THE TASK
Go through the entries below and print, exactly, the lines starting at the one with "FIAT 500 1.0 Hybrid Cult Aziendale 60.000 Km" and ending at the one with "Les Grands Classiques", keeping both ends and no others.

LISTED RECORDS
·····
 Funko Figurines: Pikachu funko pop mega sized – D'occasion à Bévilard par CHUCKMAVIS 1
·····
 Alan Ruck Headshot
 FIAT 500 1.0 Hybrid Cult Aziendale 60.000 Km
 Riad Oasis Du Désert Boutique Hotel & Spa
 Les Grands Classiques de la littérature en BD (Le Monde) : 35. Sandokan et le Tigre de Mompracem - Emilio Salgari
·····
TASK RESPONSE
 FIAT 500 1.0 Hybrid Cult Aziendale 60.000 Km
 Riad Oasis Du Désert Boutique Hotel & Spa
 Les Grands Classiques de la littérature en BD (Le Monde) : 35. Sandokan et le Tigre de Mompracem - Emilio Salgari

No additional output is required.